UK study reveals that only 34% of people with type 2 diabetes are adequately monitored
The result of a major 10-year study of people with type 2 diabetes in the UK has revealed that only 34% of patients were adequately monitored and 62% of patients had uncontrolled blood glucose levels (HbA1c ≥7.5) when taking two or more oral medicines.
NICE recommends that insulin should be offered to all patients whose blood glucose is inadequately controlled on oral medicines. Despite the guidance and the high level of uncontrolled patients recorded, researchers observed that only 10% of patients with evidence of poor control initiated insulin during the study.
The study involved over 62,000 people with type 2 diabetes, of which around 14,800 were taking multiple oral agents concurrently. Patients were assessed using a routine HbA1c test, which can detect whether or not blood glucose is being successfully controlled. NICE guidance recommends that people with type 2 diabetes should have their HbA1c measured every two to six months, and achieve a target HbA1c of 6.5-7.5%.

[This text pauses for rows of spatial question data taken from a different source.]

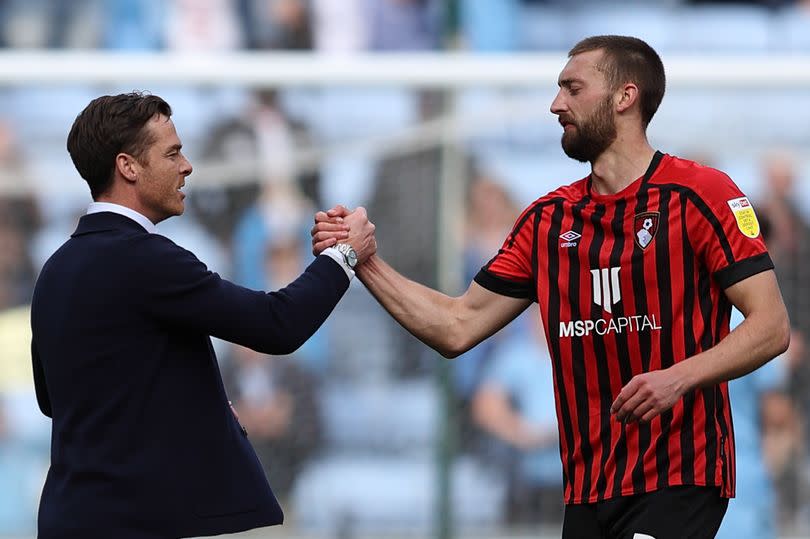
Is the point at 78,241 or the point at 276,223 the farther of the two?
the point at 276,223

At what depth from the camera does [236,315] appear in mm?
3146

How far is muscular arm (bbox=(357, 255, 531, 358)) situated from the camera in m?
3.71

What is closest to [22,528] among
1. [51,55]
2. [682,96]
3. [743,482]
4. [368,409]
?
[368,409]

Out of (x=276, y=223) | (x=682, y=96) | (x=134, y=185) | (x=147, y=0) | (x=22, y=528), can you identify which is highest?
(x=147, y=0)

Study investigator Dr Melanie Calvert, research fellow at the Department of Primary Care and General Practice, University of Birmingham, said: "While it may be unrealistic for some patients to meet current targets, many patients appear to require more routine monitoring and intensive treatment. Changes are needed in professional practice and interventions to help patients understand that diabetes is a progressive disease, to reduce self-blame and to understand the potential benefits from improved glycaemic control."
In the study, the average time to insulin initiation in people with type 2 diabetes prescribed two or more oral medicines was 7.7 years. This supports previous studies that have consistently demonstrated the difficultly faced in initiating insulin:
57% of patients with type 2 diabetes are worried about starting insulin.
27% of people with type 2 diabetes initially refused to take insulin.
42% of type 1 and type 2 patients expressed concern at having to inject more frequently.
50-55% of GPs and nurses postpone insulin until absolutely essential.
Studies have shown that nearly three times as many patients would choose to start insulin therapy when inhaled insulin was included as a treatment option, compared to those where subcutaneous insulin was the only treatment option.